Throwing a spanner in Mills' works is Maisie, Hammond's bright but enigmatic granddaughter. (Here the screenwriters want to get a little cute, as much of the action hinges on what Maisie knows, or at least finds out.) Cared for by an equally enigmatic nanny (played by Geraldine Chaplin, a regular presence in Bayona's pictures, including the terrific 2007 "The Orphanage"), Maisie's just crazy about dinos, although she may have second thoughts if the vicious "Indoraptor" that Mills and B.D. Wong's Dr. Wu have bred in the basement gets loose. Which of course it does.
The film stomps through its two-hour running time hitting a lot of action beats that the series has hit before; the variations therein are along the lines of equations you used to do for homework: D (dinosaurs) over VE (volcanic eruption) times 4 characters the audience may or may not have any emotional investment in equals effective sequence, especially given the precision of the special effects.
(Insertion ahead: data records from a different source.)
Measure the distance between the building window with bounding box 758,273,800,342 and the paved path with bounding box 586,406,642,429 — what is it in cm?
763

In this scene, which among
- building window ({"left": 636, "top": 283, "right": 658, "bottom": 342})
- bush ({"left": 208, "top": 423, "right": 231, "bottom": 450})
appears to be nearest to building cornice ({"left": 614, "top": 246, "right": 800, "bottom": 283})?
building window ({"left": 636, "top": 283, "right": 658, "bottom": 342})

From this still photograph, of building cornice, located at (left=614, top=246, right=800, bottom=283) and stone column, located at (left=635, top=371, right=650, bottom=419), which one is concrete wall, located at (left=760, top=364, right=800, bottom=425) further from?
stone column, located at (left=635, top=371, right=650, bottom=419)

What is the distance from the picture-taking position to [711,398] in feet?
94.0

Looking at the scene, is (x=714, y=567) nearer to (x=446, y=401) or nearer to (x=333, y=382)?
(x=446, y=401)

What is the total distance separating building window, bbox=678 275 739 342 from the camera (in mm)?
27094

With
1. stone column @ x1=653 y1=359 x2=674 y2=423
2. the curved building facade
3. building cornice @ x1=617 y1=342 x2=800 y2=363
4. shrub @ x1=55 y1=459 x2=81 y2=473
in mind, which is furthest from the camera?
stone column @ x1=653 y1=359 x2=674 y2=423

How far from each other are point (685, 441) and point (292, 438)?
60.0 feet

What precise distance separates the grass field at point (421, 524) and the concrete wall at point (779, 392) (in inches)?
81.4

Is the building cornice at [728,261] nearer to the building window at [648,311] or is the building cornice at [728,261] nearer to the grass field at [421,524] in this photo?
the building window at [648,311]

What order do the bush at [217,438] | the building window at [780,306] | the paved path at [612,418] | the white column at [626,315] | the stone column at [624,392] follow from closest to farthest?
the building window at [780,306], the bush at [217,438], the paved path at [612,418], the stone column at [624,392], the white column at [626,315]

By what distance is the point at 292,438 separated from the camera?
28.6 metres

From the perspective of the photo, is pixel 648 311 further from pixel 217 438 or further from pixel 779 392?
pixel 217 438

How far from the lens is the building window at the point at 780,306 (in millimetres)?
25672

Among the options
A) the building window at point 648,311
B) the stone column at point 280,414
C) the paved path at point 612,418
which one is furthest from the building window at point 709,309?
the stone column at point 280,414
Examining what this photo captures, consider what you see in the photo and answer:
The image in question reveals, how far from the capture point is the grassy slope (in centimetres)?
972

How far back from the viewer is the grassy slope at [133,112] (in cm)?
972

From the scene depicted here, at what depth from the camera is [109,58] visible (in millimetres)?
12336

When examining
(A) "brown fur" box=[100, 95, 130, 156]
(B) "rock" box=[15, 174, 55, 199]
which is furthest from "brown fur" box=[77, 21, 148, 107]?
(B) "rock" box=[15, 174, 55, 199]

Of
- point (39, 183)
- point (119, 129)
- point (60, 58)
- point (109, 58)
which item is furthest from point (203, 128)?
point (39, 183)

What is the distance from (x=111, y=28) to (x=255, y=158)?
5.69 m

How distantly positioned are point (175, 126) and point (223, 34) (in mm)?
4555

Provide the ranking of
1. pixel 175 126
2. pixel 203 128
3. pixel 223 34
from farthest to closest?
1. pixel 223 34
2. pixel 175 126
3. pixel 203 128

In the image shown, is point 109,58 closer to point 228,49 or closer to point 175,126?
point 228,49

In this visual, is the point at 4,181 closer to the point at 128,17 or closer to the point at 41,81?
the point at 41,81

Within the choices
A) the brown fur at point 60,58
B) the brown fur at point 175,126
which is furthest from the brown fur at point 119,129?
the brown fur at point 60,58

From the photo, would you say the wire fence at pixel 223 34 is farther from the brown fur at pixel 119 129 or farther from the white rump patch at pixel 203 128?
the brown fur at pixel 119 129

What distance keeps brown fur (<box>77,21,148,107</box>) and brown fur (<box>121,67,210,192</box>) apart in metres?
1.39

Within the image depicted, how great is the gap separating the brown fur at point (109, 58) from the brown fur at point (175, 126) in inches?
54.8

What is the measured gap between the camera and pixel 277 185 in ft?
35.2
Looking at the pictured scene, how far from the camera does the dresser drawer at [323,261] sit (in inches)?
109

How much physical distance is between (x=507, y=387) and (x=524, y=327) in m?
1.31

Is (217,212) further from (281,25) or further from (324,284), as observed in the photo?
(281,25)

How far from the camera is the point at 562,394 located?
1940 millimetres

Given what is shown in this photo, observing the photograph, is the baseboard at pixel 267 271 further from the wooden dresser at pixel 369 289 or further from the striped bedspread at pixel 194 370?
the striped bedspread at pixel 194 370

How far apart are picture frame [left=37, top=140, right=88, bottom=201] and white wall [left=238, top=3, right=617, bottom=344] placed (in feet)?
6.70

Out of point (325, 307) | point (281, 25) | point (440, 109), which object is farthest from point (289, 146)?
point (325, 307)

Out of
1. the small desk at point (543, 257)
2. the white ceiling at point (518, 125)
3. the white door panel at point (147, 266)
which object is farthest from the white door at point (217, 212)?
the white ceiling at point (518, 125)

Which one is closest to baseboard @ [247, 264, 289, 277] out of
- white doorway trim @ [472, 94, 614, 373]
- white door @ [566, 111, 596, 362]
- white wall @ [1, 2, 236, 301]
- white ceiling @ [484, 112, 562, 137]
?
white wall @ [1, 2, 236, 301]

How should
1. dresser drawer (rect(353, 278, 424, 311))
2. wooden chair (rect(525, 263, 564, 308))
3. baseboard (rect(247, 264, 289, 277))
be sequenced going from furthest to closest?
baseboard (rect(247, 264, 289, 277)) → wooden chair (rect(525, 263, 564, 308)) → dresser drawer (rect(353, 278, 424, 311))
Here, then, is what the dinosaur movie is: bloodless, soulless, bereft of personality or idiosyncrasy, delivering only meticulously engineered thrills based on repeating what has worked in the past.
This is a movie that's annoying in part because it doesn't care if you're annoyed by it. It doesn't need you, the individual viewer, to like it. It just needs a crowd to see it. Whether you've been entertained or enlightened is immaterial. It's Barnum time. You don't like it? This way to the egress.